Studies show a U-M program designed to get undergraduates involved with faculty research makes enrollees more likely to graduate and pursue advanced degrees.

The University Research Opportunity Program (UROP), started in 1989 to boost retention among historically underrepresented students, was expanded to aid all freshmen and sophomores in 1992-93. The program has grown from 14 students in its first year to involve about 1,000 students and more than 600 faculty researchers today.

"We found that having an undergraduate research experience was the single most important variable on whether students went on to graduate or professional school," says Sandra Gregerman, UROP director.

A study of 1,280 students found 82 percent of students participating in undergraduate research went on to pursue graduate degrees. Among African-American males, students who enrolled in UROP had a 33 percent greater chance of graduating than those who didn't join in undergraduate research. A comparison group of students tended to be more reactive and less engaged, she says.

"Students in our program are much more proactive about their education. After working with faculty on research, they are more likely to go to faculty office hours, find their coursework more relevant, and study more," she says.

"This program began with a non-remedial approach to retention. Looking at the education literature, the program's founder realized the importance of interaction with faculty outside the classroom as crucial to the success of underrepresented students on a campus such as Michigan."

As the nation faces a shortage of engineers, a related study of 5,228 students who majored in engineering between 1998-2002 found retention rates were comparable for UROP versus non-UROP students, but program participation made the greatest difference for minorities.

About 20 percent of the UROP students are underrepresented minorities.
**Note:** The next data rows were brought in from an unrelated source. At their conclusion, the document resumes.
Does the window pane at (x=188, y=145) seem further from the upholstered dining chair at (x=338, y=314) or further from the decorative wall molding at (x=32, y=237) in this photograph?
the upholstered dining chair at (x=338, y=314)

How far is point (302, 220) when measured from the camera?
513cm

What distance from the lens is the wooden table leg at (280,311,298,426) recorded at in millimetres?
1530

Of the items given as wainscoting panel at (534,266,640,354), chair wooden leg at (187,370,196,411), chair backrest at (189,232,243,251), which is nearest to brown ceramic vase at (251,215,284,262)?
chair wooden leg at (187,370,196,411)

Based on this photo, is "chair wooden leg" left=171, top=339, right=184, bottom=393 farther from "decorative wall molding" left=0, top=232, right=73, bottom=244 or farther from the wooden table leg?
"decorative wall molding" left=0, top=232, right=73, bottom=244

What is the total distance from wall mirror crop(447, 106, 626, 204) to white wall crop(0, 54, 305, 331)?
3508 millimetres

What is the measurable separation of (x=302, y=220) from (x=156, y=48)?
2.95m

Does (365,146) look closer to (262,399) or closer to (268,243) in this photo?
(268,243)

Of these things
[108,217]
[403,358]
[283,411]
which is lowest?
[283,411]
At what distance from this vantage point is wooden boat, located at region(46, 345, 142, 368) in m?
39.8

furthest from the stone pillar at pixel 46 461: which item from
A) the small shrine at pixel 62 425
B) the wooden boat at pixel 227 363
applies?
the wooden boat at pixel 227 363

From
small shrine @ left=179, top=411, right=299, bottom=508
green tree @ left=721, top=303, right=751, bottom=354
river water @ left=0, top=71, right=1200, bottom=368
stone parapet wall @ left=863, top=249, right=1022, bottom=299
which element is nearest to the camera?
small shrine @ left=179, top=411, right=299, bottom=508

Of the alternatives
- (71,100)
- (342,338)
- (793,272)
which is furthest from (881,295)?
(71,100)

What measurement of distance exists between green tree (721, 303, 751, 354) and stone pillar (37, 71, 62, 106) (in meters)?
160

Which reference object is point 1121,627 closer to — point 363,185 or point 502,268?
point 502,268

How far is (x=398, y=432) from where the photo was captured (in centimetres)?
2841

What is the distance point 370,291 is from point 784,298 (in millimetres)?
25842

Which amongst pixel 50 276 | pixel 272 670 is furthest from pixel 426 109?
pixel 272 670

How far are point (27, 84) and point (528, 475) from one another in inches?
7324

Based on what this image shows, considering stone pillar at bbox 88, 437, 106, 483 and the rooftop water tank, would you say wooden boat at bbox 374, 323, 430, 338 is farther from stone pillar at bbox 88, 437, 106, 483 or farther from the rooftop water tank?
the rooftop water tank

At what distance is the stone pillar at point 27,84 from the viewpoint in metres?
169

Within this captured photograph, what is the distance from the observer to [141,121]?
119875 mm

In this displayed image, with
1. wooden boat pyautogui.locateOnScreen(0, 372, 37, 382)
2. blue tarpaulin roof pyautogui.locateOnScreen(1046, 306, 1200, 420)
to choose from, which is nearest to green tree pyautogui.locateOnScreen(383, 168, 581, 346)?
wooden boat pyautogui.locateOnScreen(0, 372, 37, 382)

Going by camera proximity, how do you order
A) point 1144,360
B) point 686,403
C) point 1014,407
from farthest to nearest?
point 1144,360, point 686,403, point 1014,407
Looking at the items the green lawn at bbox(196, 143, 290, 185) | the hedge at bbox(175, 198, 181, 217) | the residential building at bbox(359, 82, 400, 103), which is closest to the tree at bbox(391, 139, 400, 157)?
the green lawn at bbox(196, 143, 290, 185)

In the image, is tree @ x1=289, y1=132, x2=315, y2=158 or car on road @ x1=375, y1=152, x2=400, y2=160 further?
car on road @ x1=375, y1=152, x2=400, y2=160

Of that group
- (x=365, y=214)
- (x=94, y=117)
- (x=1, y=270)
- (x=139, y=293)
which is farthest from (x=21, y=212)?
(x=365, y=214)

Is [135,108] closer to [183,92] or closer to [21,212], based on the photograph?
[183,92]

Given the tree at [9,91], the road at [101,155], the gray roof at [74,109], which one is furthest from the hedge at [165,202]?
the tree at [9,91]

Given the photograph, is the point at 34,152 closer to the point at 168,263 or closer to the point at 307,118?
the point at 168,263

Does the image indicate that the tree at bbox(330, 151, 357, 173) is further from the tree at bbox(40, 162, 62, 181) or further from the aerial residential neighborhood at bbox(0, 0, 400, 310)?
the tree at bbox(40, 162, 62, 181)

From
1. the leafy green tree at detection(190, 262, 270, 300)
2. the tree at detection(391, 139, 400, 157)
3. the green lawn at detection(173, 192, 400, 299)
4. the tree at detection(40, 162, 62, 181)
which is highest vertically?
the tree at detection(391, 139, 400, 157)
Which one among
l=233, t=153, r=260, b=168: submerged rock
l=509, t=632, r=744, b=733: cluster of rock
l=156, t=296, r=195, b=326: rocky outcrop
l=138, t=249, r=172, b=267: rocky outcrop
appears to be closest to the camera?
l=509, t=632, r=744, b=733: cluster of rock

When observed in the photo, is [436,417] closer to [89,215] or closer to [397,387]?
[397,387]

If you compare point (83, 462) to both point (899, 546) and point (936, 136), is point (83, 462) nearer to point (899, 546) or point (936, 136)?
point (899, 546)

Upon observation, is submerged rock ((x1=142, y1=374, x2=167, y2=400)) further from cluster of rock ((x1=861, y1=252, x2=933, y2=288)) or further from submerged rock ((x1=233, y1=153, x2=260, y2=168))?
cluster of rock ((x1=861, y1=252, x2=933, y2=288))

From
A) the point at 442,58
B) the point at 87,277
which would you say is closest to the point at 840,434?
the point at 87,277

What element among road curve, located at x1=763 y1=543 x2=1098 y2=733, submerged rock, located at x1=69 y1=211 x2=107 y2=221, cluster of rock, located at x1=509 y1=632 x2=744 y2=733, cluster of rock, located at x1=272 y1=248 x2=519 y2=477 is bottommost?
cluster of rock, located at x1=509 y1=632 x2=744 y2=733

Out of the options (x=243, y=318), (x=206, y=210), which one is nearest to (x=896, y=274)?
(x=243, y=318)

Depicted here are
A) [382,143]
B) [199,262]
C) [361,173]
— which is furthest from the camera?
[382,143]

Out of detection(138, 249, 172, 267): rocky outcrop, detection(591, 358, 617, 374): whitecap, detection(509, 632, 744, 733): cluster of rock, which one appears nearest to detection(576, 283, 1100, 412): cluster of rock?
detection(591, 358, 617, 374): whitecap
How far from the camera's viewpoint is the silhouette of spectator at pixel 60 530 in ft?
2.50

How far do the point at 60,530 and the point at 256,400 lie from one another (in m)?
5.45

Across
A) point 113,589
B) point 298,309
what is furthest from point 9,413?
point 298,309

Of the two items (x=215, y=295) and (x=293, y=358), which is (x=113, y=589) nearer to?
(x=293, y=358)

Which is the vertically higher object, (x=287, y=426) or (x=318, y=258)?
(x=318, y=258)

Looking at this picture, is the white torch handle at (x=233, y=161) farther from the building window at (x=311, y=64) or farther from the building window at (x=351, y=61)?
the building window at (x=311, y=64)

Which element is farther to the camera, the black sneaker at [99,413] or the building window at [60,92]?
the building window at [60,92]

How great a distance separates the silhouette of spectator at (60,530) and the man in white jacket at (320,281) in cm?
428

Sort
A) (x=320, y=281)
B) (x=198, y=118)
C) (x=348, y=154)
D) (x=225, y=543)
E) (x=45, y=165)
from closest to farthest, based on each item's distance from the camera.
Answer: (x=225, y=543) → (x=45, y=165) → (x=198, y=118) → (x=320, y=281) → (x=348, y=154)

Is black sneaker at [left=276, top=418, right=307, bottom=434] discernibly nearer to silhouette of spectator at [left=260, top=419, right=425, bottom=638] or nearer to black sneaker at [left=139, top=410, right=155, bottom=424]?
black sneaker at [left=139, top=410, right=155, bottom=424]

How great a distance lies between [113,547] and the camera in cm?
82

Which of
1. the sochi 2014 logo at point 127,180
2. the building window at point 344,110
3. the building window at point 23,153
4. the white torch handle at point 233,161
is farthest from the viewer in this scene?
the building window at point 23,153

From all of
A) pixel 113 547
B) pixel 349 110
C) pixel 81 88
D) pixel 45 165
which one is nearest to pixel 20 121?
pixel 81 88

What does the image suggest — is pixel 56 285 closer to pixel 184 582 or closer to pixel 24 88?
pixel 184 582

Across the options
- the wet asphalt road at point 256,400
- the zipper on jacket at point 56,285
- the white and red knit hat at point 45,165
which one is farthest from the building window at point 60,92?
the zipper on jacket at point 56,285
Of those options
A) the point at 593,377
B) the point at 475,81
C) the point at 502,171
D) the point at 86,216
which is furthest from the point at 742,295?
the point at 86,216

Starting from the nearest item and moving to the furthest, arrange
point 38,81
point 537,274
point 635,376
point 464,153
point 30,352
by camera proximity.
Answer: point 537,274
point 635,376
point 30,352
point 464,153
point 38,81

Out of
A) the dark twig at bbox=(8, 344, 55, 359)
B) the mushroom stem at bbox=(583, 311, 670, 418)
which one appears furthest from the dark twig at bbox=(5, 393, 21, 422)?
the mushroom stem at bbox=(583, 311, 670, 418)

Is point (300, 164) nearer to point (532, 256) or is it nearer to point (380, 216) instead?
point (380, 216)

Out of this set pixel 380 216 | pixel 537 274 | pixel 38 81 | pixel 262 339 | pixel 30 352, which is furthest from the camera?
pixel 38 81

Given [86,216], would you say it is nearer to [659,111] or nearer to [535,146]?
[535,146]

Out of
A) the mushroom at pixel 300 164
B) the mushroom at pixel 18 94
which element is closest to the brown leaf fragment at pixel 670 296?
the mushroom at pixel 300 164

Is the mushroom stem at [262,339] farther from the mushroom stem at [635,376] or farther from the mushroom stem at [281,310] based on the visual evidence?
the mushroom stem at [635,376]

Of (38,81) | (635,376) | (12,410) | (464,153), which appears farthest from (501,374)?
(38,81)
Once involved with the program, students choose research assignments based on a catalog of ongoing projects requiring assistance. Students then work directly with faculty members on their project, working as few as six hours per week or as many as 15, with eight hours as an average.

Students participate either for academic credit or work-study support, and each UROP student is assigned a peer advisor from his or her discipline. The junior and senior program alumni are important to the program's success, Gregerman says.

"A lot of colleges focus on added help so that students can catch up, but for many students a remedial approach is not what they need," she says. "Getting them involved with research early on helps get them socialized into the discipline, integrated into the academic life of campus, and sends a very positive message about a student's creativity, problem-solving abilities, and potential contributions to a field where you are told you are creative and valuable and have something to offer."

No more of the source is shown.